## EXERCISE DESCRIPTION
Transcribe all the records with complete accuracy.

## RECORDS FOR THE EXERCISE

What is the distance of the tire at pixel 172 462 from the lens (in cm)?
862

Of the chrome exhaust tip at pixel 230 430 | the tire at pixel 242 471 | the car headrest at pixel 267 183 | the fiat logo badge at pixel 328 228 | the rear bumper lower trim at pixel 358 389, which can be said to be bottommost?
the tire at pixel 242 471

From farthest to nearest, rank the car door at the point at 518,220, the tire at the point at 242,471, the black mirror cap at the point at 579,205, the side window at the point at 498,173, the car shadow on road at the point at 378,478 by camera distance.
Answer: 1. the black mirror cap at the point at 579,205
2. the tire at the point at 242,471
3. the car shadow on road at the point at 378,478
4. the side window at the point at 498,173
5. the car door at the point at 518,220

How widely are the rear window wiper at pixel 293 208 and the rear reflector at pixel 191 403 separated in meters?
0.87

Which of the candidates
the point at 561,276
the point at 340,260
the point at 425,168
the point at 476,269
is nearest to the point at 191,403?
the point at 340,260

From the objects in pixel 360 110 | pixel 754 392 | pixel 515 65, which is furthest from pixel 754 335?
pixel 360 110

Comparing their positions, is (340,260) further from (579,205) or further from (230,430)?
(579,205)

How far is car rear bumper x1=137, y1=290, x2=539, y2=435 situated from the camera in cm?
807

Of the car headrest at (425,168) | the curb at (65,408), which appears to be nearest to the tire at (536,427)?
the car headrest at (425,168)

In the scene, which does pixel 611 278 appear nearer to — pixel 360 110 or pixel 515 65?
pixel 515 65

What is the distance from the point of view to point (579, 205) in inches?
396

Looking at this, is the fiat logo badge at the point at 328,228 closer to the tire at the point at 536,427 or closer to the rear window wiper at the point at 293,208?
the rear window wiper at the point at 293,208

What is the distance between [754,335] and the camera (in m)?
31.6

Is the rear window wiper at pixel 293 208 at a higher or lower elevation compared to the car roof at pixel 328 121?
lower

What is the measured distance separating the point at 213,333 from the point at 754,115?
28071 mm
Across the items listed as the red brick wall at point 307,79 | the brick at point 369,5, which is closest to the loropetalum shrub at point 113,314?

## CORRECT OUTPUT
What is the distance of the tire at pixel 172 462 from the lens (in cm)?
862

Of the chrome exhaust tip at pixel 230 430 | the tire at pixel 242 471 | the car headrest at pixel 267 183 | the fiat logo badge at pixel 328 228 | the rear bumper lower trim at pixel 358 389, which can be said to be bottommost?
the tire at pixel 242 471

From farthest to nearest, rank the car door at the point at 518,220, the tire at the point at 242,471, the black mirror cap at the point at 579,205, the side window at the point at 498,173, the car shadow on road at the point at 378,478 by camera distance.
Answer: 1. the black mirror cap at the point at 579,205
2. the tire at the point at 242,471
3. the car shadow on road at the point at 378,478
4. the side window at the point at 498,173
5. the car door at the point at 518,220

How widely are the rear window wiper at pixel 293 208 and the rear reflector at pixel 191 403 separated in meters?
0.87

Which of the candidates
the point at 561,276
the point at 340,260
the point at 425,168
the point at 476,269
is nearest to the point at 191,403?
the point at 340,260

From the objects in pixel 360 110 | pixel 754 392 | pixel 515 65, which is furthest from pixel 754 335?
pixel 360 110

Comparing their positions, is (340,260) further from (579,205) or further from (230,430)?
(579,205)

How far is car rear bumper x1=137, y1=290, x2=539, y2=435 situated from the camera in cm?
807

Of the car headrest at (425,168) | the curb at (65,408), which appears to be nearest to the tire at (536,427)?
the car headrest at (425,168)

In the scene, which does pixel 611 278 appear nearer to — pixel 360 110 or pixel 515 65?
pixel 515 65

What is the distance from the point of view to point (579, 205) in inches?
396

Looking at this, is the fiat logo badge at the point at 328,228 closer to the tire at the point at 536,427 or closer to the rear window wiper at the point at 293,208?
the rear window wiper at the point at 293,208

What is the distance between [754,335] and the camera (in m)?
31.6

Is the rear window wiper at pixel 293 208 at a higher or lower elevation compared to the car roof at pixel 328 121?
lower

What is the measured distance separating the point at 213,333 from the point at 754,115?
28071 mm
Across the items listed as the red brick wall at point 307,79 | the brick at point 369,5, which is closest to the loropetalum shrub at point 113,314?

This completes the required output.